As I mentioned in April, I've seen that consumers really love our brand. We can build on that and continue to create more distance between us and others. We don't believe anyone else has the quality of ingredients that drives great taste like we have and now our marketing will lean into that to increase awareness and remind customers why they fell in love with Chipotle. We also have an excellent value proposition that we can enhance across all day parts. And our new restaurant economics today are very strong.
We have built a solid foundation and made progress in digital we expect to accelerate in the coming months. Our second make line is a significant competitive advantage that enables throughput and efficiency that enhances our economic model going forward. And finally, I'm very proud of the passionate people we have working in or supporting our roughly 2,500 restaurants that are responding enthusiastically to our new strategy. However, I also found that we have some gaps that we are actively addressing. There was a lack of discipline around priorities, process and accountability and we were not sufficiently results focused, which made us reactive and hampered execution.
I found skills gaps in many areas and insufficient data for decision making that have held us back from reaching our potential. There was no validated menu innovation pipeline, a general lack of customer understanding and no real process for scaling and commercializing innovation. And as you've heard me say before, the brand had been silent and lost some of its cultural relevance. I found that our marketing dollars had been inefficiently allocated and we are working quickly to correct that. And lastly, in our restaurants, our throughput remains below potential and we need to move consumers through the line more quickly and deploy technology to help us do that.

Data provided -
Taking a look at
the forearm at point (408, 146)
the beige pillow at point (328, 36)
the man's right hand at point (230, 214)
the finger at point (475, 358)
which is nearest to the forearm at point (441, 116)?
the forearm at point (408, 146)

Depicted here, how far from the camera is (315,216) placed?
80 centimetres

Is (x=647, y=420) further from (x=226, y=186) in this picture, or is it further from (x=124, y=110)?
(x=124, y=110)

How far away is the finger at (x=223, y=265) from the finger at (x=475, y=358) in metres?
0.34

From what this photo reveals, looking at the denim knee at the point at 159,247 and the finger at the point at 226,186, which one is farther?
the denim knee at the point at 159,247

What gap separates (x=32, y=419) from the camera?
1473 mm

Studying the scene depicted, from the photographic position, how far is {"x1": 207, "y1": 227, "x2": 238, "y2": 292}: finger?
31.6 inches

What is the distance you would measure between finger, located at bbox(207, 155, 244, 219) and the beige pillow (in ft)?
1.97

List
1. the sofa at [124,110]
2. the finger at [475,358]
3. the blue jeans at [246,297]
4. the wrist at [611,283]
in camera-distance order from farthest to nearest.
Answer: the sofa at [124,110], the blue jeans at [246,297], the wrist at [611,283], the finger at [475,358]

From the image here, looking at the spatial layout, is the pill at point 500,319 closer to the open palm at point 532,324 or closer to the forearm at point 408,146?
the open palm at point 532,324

--

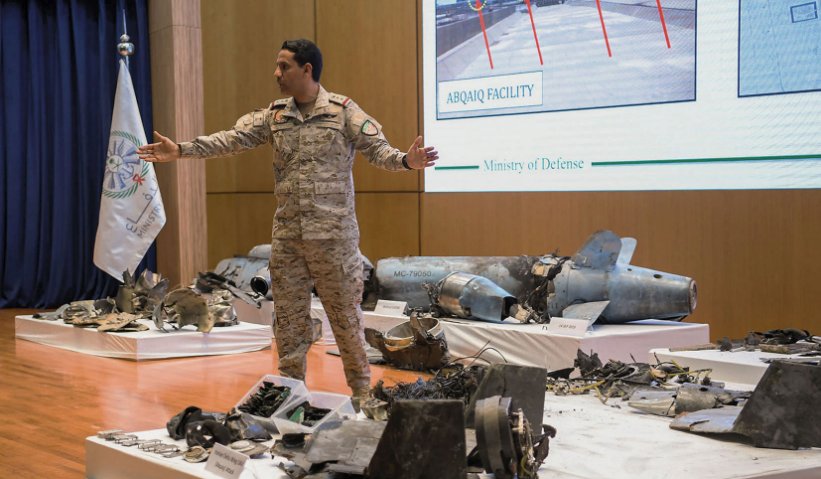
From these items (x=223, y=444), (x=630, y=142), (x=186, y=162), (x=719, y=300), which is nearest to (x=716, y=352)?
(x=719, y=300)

Directions -
a – In the Chipotle remarks, duplicate the part that opens with the words containing "As I mentioned" and closes with "are very strong.".
b – List everything the Chipotle remarks say there was a lack of discipline around.

Solutions by task -
a –
As I mentioned in April, I've seen that consumers really love our brand. We can build on that and continue to create more distance between us and others. We don't believe anyone else has the quality of ingredients that drives great taste like we have and now our marketing will lean into that to increase awareness and remind customers why they fell in love with Chipotle. We also have an excellent value proposition that we can enhance across all day parts. And our new restaurant economics today are very strong.

b – Priorities, process and accountability.